И снова не было ни тьмы, ни подвала, ни крыс, что пищали в углах. И снова не было войны, а было двое. Двое на Земле. Мужчина и Женщина.
— Ты когда-нибудь видела аистов?
— Аистов? Каких аистов?
— Говорят, они белые-белые.
— Не знаю. В городе нет аистов, а больше я нигде не была. Почему ты вдруг опросил о них?
— Так. Вспомнил.
— Тебе не холодно?
— Нет. А тебе?
— Нет, нет. Знаешь, почему я спросила? Степан Матвеевич в ту, последнюю ночь сказал мне, что ты застыл.
— Как застыл?
— Застыл от войны, от горя, от крови. Он говорил, что мужчины стынут на войне, стынут внутри, понимаешь? Он говорил, что в них стынет кровь, и только женщина может тогда отогреть… А я не знала, что я — женщина и тоже могу кого-то отогреть. Я отогрела тебя? Хоть немножечко?
— Я боюсь растаять.
— Ну, ты смеешься.
— Нет, я говорю правду: я боюсь растаять возле тебя. А поверху ходят немцы, по нашей с тобой крепости. Знаешь, они что-то замышляют: начали расчищать площадку возле Тереспольских ворот. И сейчас мы встанем, и я пойду наверх.
— Коля, милый, не надо. Еще день, один только денечек без страха за тебя.
— Нет, Миррочка, надо. Надо, а то они и вправду решат, что стали хозяевами в нашей крепости.
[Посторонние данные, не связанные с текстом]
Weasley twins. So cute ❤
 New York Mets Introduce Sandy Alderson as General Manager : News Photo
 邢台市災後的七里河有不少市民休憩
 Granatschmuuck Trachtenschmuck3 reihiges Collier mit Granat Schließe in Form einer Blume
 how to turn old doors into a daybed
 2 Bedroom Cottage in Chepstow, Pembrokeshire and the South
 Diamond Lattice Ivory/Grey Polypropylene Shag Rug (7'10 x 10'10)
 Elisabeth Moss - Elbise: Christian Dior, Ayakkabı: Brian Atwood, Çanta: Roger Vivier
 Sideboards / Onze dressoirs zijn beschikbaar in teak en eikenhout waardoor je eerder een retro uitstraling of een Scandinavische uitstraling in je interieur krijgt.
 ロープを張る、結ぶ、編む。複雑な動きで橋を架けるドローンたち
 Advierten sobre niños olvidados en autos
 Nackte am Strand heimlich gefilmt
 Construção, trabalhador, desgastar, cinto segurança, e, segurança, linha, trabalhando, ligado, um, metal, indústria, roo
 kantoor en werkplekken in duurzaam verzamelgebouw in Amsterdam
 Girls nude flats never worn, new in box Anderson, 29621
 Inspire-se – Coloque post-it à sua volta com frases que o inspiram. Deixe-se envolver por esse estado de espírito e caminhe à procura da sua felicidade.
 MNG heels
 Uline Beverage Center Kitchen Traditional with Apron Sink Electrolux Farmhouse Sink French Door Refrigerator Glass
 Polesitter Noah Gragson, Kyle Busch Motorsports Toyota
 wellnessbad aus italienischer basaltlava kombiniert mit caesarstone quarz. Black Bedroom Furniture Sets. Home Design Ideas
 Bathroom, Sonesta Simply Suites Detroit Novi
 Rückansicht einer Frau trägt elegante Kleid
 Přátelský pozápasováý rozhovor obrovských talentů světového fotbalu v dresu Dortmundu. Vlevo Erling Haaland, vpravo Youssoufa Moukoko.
— Значит, мне опять считать секунды и гадать, вернешься ты или…
— Я вернусь. Я просто ухожу на работу. Ведь уходят же мужья на работу, правда? Вот и я тоже. Просто у меня такая работа.
Еще не успев подняться наверх, Плужников услышал рев двигателей и почувствовал, как дрожит земля: трактора стаскивали к Тереспольским воротам крупнокалиберные крепостные орудия. Опять множество немцев вертелось вокруг, и Плужников поначалу решил не рисковать и вернуться. Но немцы были заняты своими делами, и он все-таки двинулся в дальние развалины. Там можно было надеяться встретить одинокий патруль, а на большее он и не мог сейчас рассчитывать.
Прошлый раз он ходил левее: его тогда интересовал берег за поворотом Мухавца. Но сейчас он уже не думал о том, что должен расстаться с Миррой, — сейчас сама мысль эта была для него ужасна, — и поэтому он свернул вправо, в подвалы, через которые мог подобраться к трехарочным воротам. Там все время сновали немцы, и именно там он мог напомнить им, кто хозяин этой крепости.
Теперь он шел осторожно: куда осторожнее, чем тогда, когда уперся грудью в автомат Небогатова. Он не боялся столкнуться с немцами в подземельях, но они могли бродить поверху, могли услышать его шаги или увидеть его самого сквозь многочисленные проломы. Он перебегал открытые места, а в темных нишах подолгу останавливался, настороженно вслушиваясь.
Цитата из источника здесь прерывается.